For instance, according to a report in this morning's Las Vegas Review-Journal, if you're Harrah's Las Vegas and you've applied for a permit to overhaul the second floor, you don't actually have to wait for approval. You just go ahead and do it.
Never mind that Harrah's was caught red-handed by the R-J engaging in this sort of mischief over and over, something county authorities were either too lazy or disinterested to notice. (To its eternal credit, the R-J did ... and paid a terrible price.) There's still an outside chance that Harrah's will get a few light wrist slaps for its previous corner-cutting -- but that's obviously not been any great deterrent. Heck, even after Harrah's had been nabbed the first time, gaming regulators said everything was A-OK. Move along, folks. Nothing to see here.
The jury's still out on whether Harrah's is too big to fail, although MGM Mirage clearly is -- if recent intercessions by Sens. Harry Reid and John Ensign hold any significance. However, Harrah's has clearly gotten too big for its britches, as its cavalier attitude towards following the building code indicates. Congratulations to Leon Black and CEO Gary Loveman for having brought a once-admired company to its present state.
(Say, Gary, whatever happened to that remodeling/retheming of Bally's Las Vegas you promised the world 46 months ago?
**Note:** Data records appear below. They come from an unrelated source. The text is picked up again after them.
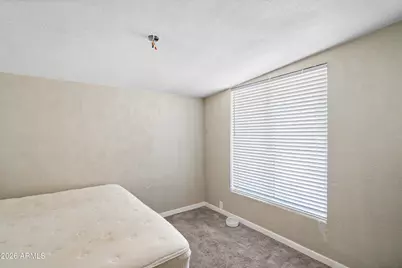 8215 E 6th Avenue, Mesa, AZ 85208 - Photo 11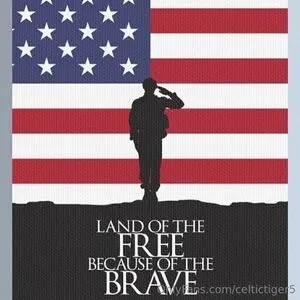 Celtictiger5 OnlyFans Leaked Free Thumbnail Picture - #gcxUaAiSgN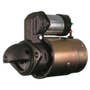 156514 | Starter - Delco Style DD (4149) | International | Farmall | IH 101 151 181 205 303 315 403 414 420 453 503 615 715 | | 1107678 | 4149 | 140-716 | 140-716A | 140-716B | 91-01-3736 | 1107679 | 1109437 | 1230747 | 1998310 | 10455314 | 165477R1 156514 | Starter - Delco Style DD (4149) | International | Farmall | IH 101 151 181 205 303 315 403 414 420 453 503 615 715 | | 1107678 | 4149 | 140-716 | 140-716A | 140-716B | 91-01-3736 | 1107679 | 1109437 | 1230747 | 1998310 | 10455314 | 165477R1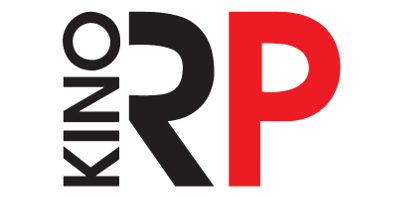 kinorp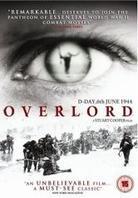 Overlord (1975)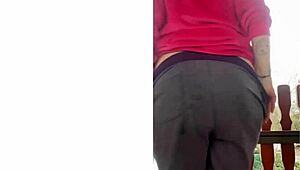 Can buy me love with gracie gates and peter green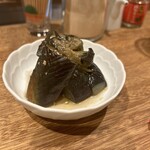 recommendations for kuchibue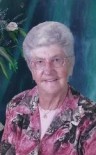 Audrey Leveada Carman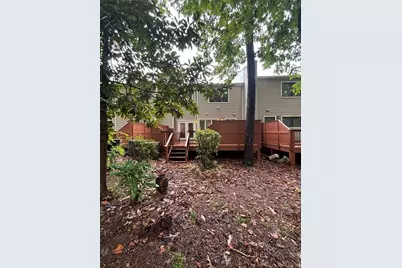 12 Basswood Circle, Sandy Springs, GA 30328 - Photo 46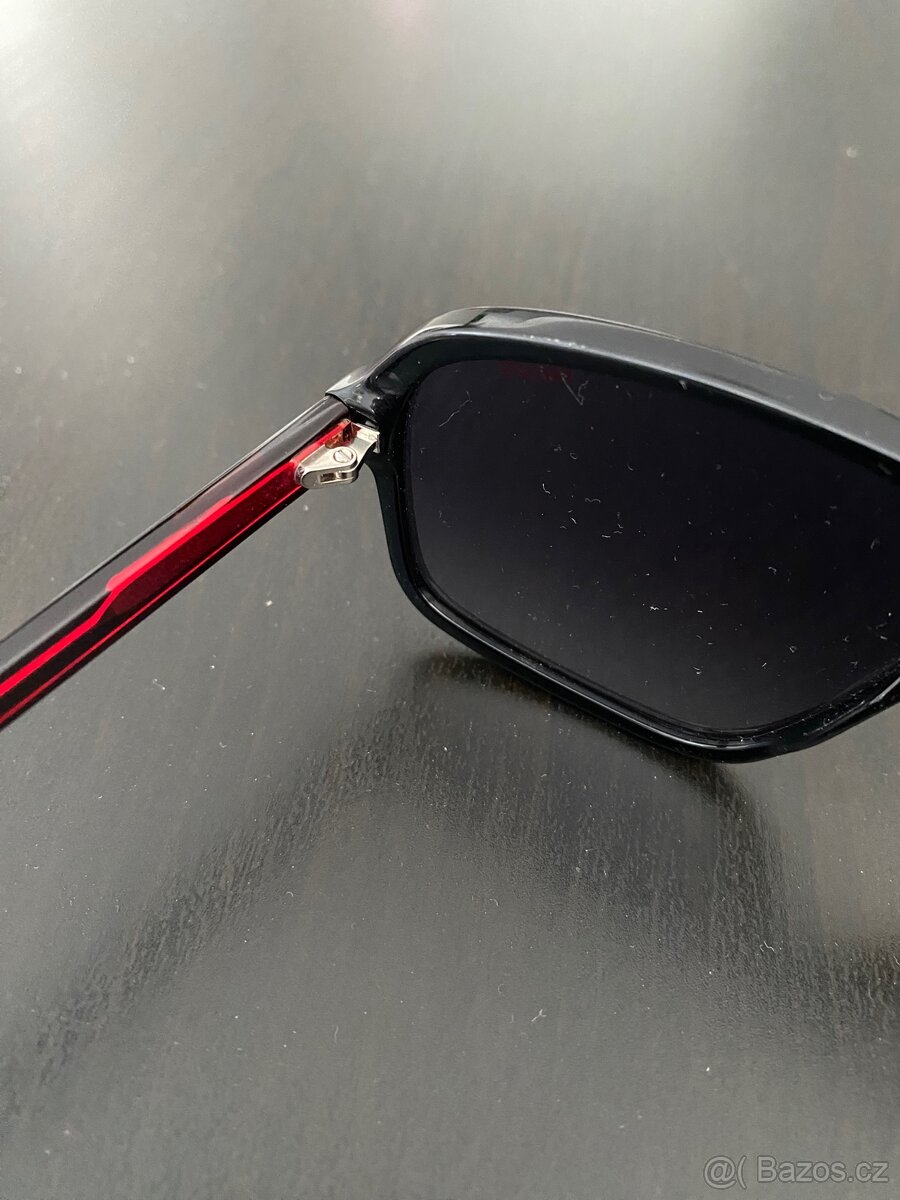 Sluneční brýle hugo boss - 4
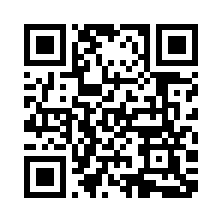 QR Code for 1PDPywMbFsPpeR3YBRGCH3dJ7jPLcD6HGn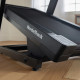 Бігова доріжка електрична NORDICTRACK X16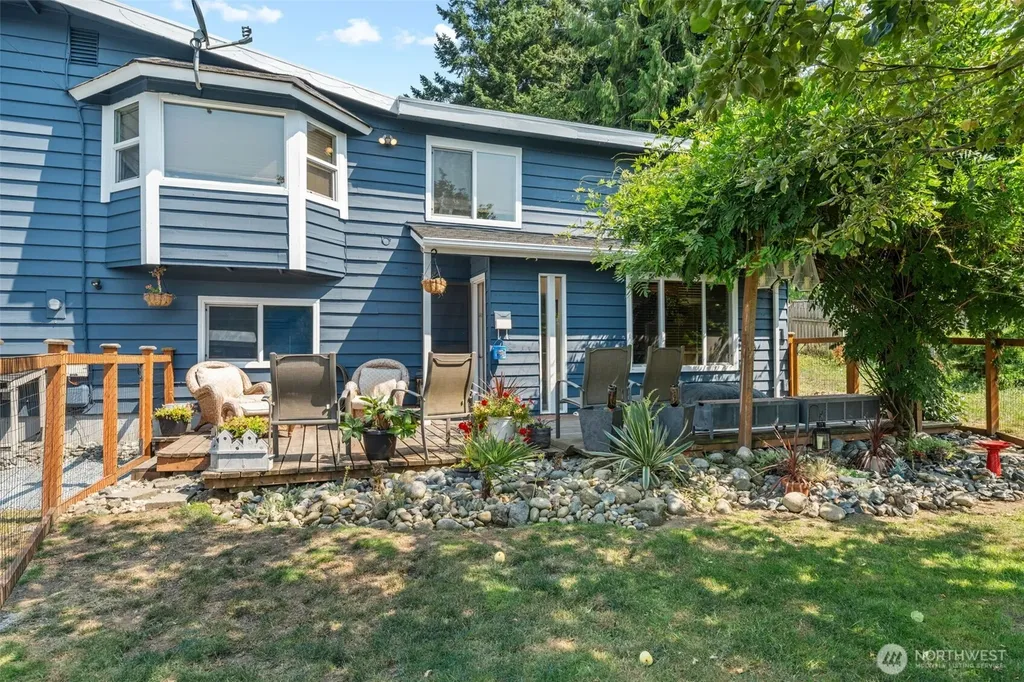 2118 160th Place SW Lynnwood WA 98087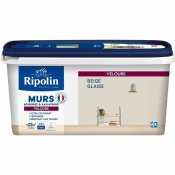 Mla Ripolin Beige 2,5 L
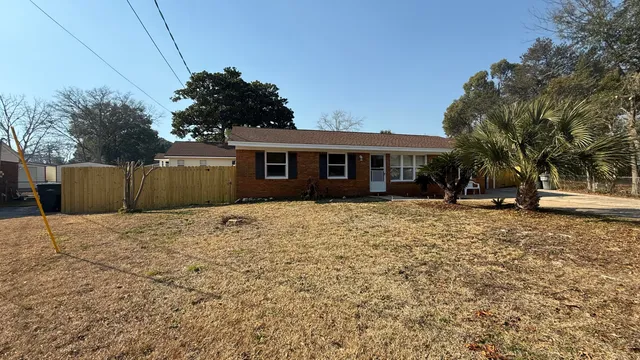 $439,900 | 238 Martisa Road Northwest, Fort Walton Beach, FL 32548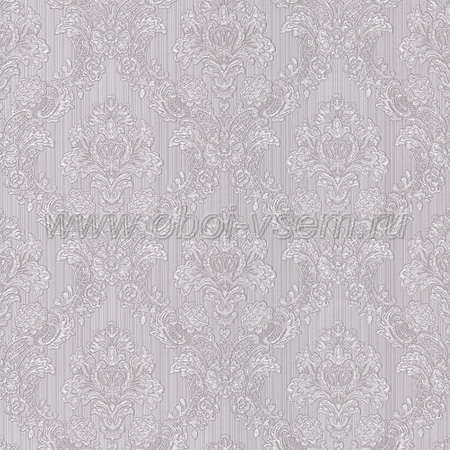   987-56548 Mirage Traditions (Fresco Wallcoverings)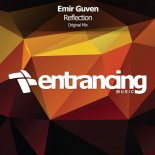 Emir Guven – Reflection (Original Mix)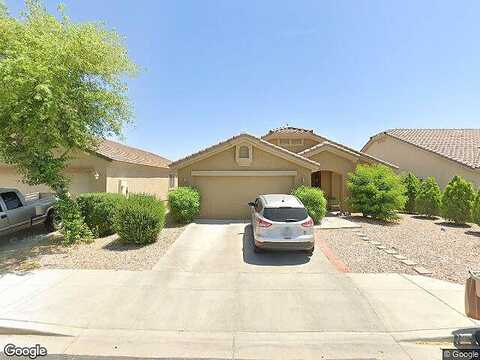 239Th, BUCKEYE, AZ 85326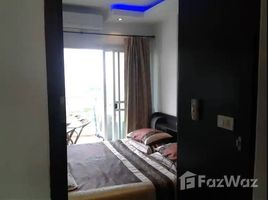 2 спален Кондо в аренду в Wongamat Privacy , Na Kluea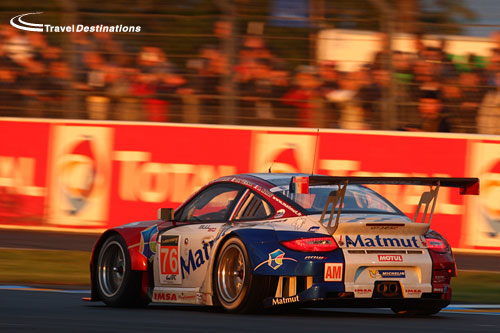 GTE-Pro-Matmut-Porsche-No-7
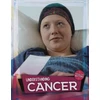 KNYGA Holly Duhig Understanding Cancer
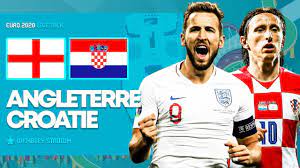 Retrouvez nos meilleures cotes, les statistiques et les résultats en live ! Match Live Direct Angleterre Croatie Kane Vs Modric Groupe D England Croatia Euro 2020 Youtube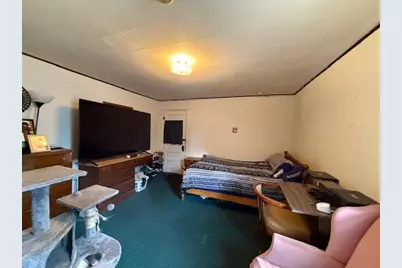 12 Lowell Street, Calais, ME 04619 - Photo 21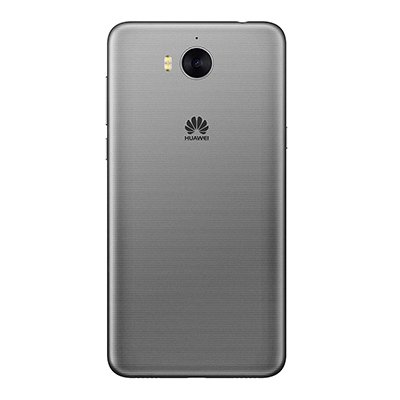 Huawei Y5 (2017) 16GB
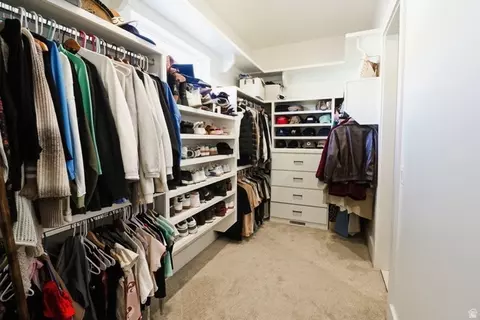 Other - 1087 E 160 N, Hyde Park, UT 84318 photo 4 of 8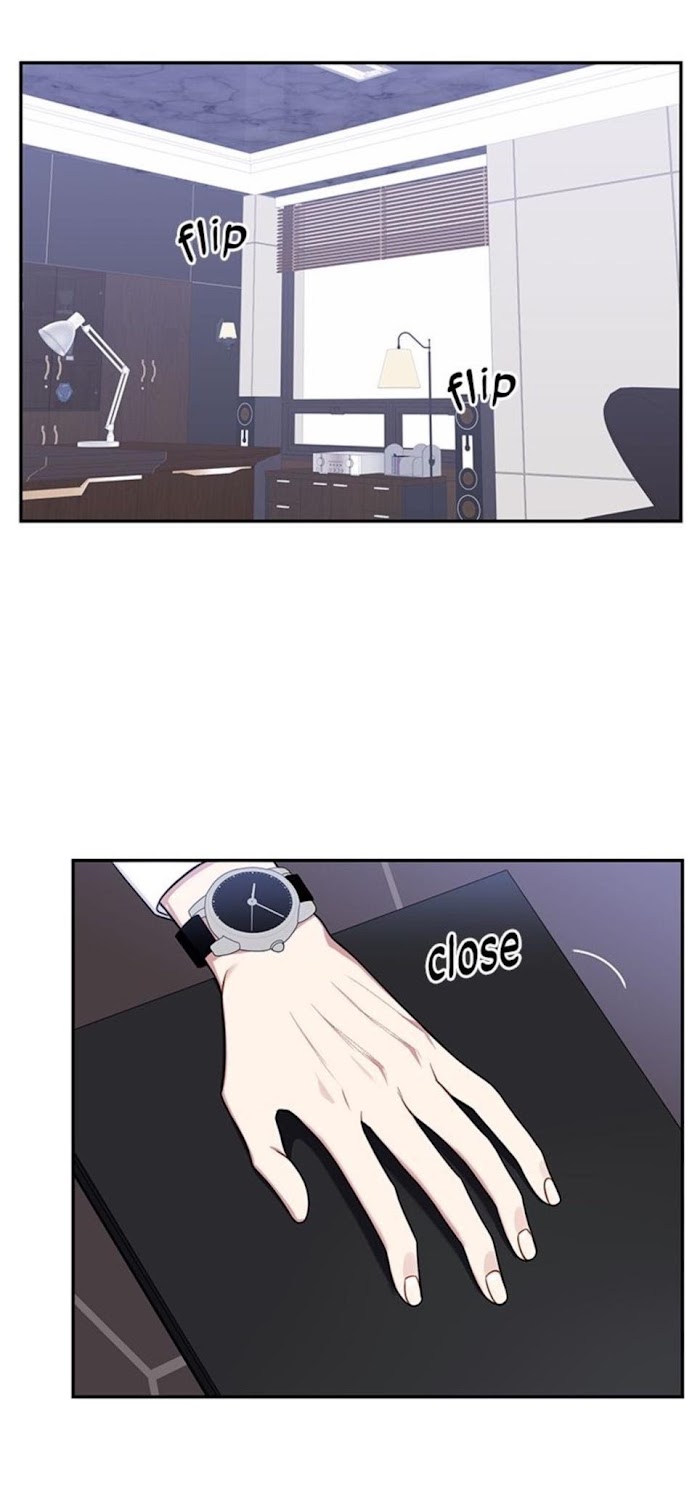 Cherry Blossoms After Winter Chapter 108 137 4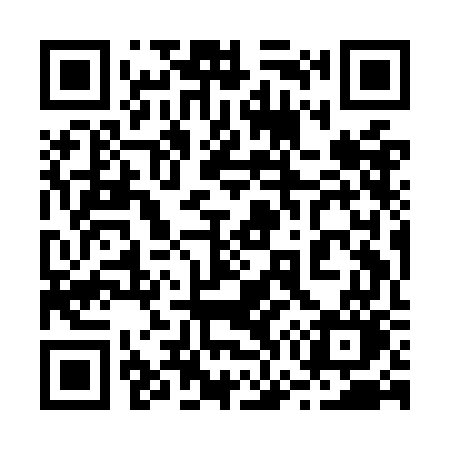 QR code for 279OGO
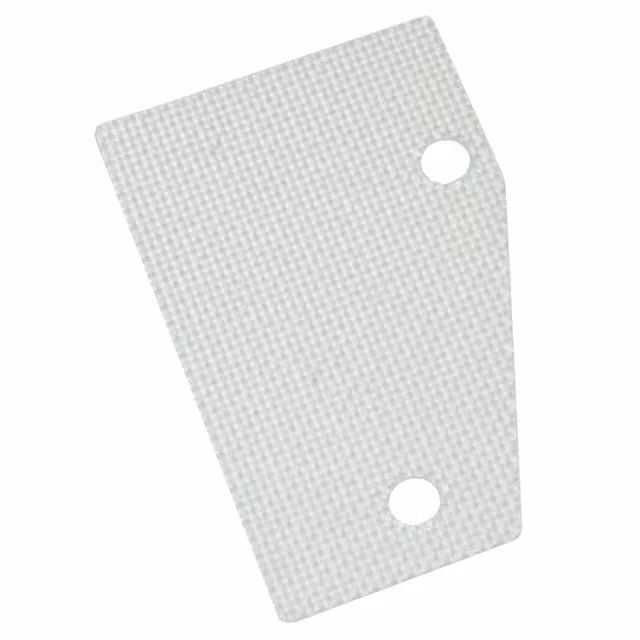 SEPARATOR FOR V 0.25 Omron Electronics Inc-EMC Div electronic component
Just wondering.)
In one particularly tart mini-essay, Steve Friess identified the two mega-takeovers as the point where Las Vegas began to go off the rails. Except for interested bystander Steve Wynn, there are still too few people willing to say it was a mistake -- and fewer still back then. Between the anti-regulatory fervor of the Bush II administration and a Vegas ethos that what's good for Kirk Kerkorian is good for everybody, a once-competitive Strip got steamrolled into an oligopoly.
And the market did sustain it ... for a time.